The downside of globalization
• Critics have called globalization a new form of imperialism: powerful countries and corporations exploiting the labor and resources of poorer countries.
• The pursuit of cheaper labor and other ways to cut costs drives companies to close factories in the U.S., raising unemployment here. More than one-sixth of American factory jobs disappeared in the first decade of the 21st century. Many laid-off factory workers accept lower-paying jobs because they can’t find better ones.
• The reason why it’s cheaper to produce things in other countries is that impoverished workers accept low wages and long working hours. Without the protection of unions, many of them also endure unhealthy or dangerous working conditions.

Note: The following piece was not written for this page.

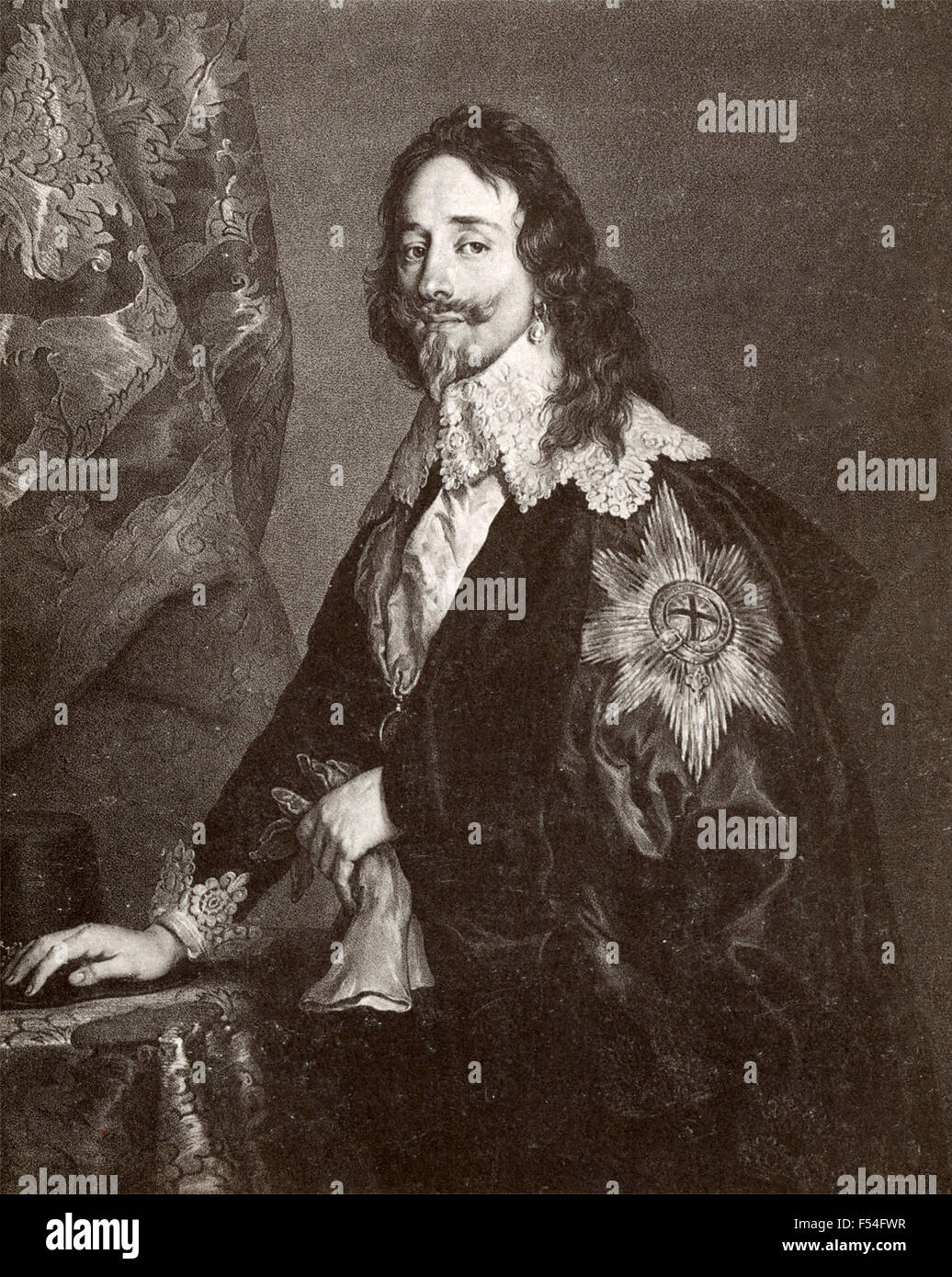 Portrait of King Charles I of England, painted by Van Dyck - Stock Image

Child labor is widespread in poor countries. (According to UNICEF, about 158 million children, ages 5-14, are engaged in child labor.) If these countries impose regulations to protect workers, manufacturers are free to close up shop and move elsewhere.
• Developing countries generally have few regulations to protect the environment. Eager to attract new investment, they welcome companies from wealthier nations to come and build factories, with few or no restrictions on hazardous waste and emissions. As a result, industrial pollution has become a growing problem in the Third World—especially in China and India, as manufacturing expands in these densely populated countries.

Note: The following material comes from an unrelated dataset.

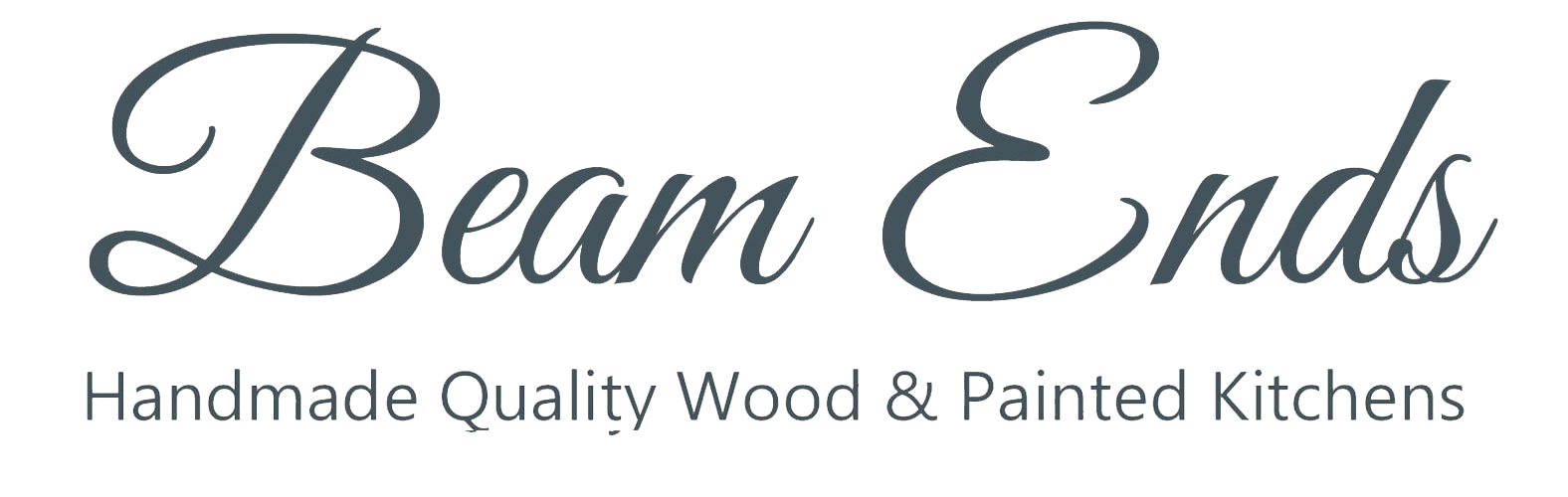Beam Ends Kitchens - bespoke kitchens handmade in Norfolk/Norwich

• Income inequality has grown during the era of globalization. By the year 2000, the richest 1% of the world’s adults owned 40% of the world’s assets, and the richest 10% owned 85%; the bottom 50% owned about 1% of the world’s wealth. (From a 2006 study by the World Institute for Development Economics Research.)
• In many poor countries, the main export is agricultural products, but the farmers can’t compete with the prices of subsidized products—from the U.S. and the European Union, for example. When the North American Free Trade Agreement went into effect, Mexican corn farmers hoped to sell their corn in the U.S., but instead, our corn exports to Mexico tripled, forcing 2 million Mexican farmers out of business.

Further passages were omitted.